White cushion moss (Leucobryum glaucum) lived up to its name with its perfect pin cushion shape. This moss gets its common name from the way its color lightens when it dries out. It often is a good example of how dry winter can be.

I saw a mushroom that looked like it had been painted by van Gogh. It was a beautiful thing; a painting and a poem, and was more beautiful in death than it would have been in life.

A tree decided to eat the small sign that had been tacked to it. As it grows the tree will grow out around it and finally engulf it so it can’t be seen. Many things are found in trees when they are cut down, including screws and nails, signs, pipes, fencing, cannonballs, bullets, beer bottles, hammers, handsaws, horse shoes, chains, ropes, stones, and one arborist even found a Chevy Corvette rim. Trees will grow around just about anything, and this doesn’t bode well for the wood cutter.

This sign was for the Yale Forest, which borders this trail. How it got into the tree in this way is a mystery, but I saw two or three of them doing the same thing.

Hard little oak marble galls had grown on a small oak. These are formed when a gall wasp called Andricus kollari lays its eggs inside a leaf bud. The plant reacts by forming these small spherical galls.

The wasp larvae live and grow in the gall by eating the plant tissue, but in this case they didn’t have a chance.
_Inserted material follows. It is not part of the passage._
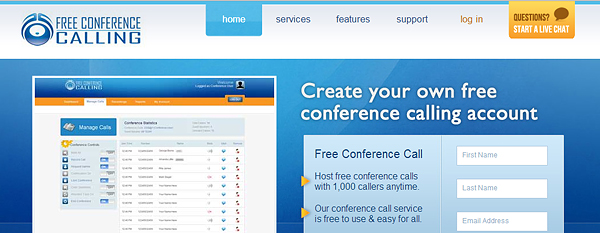 freeconferencecalling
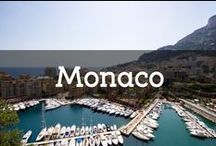Monaco / This tiny country is one of the smallest in Europe, but one of the hubs for luxury travel. Monaco offers splendid views and a party for every taste. Taste the food, drink the cocktails and have a relaxing holiday. Pin the pictures from your vacation with #LiveLaughExplore and join the Ventoura community!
A bird pecked its way into each gall and ate the insects.

The hard little wood-like seed pods of Indian pipes stood here and there along the way. Interesting in this grouping was how some of the seed heads pointed towards the ground. The stems usually become erect and point the flowers toward the sky once they have been pollinated.

This is how an Indian pipe seed head usually looks at this time of year. They look like little carved wooden flowers and when their seams begin to split open it is a signal that the seeds have ripened. The pods split open to reveal 5 separate chambers full of dust like seeds which will be taken by the wind. Each individual seed is just about microscopic at only 10 cells thick.

Blowdowns throughout our forests tell of the strong winds we had last summer. We lost many trees, and many houses, cars, and outbuilding as well when the trees fell on them.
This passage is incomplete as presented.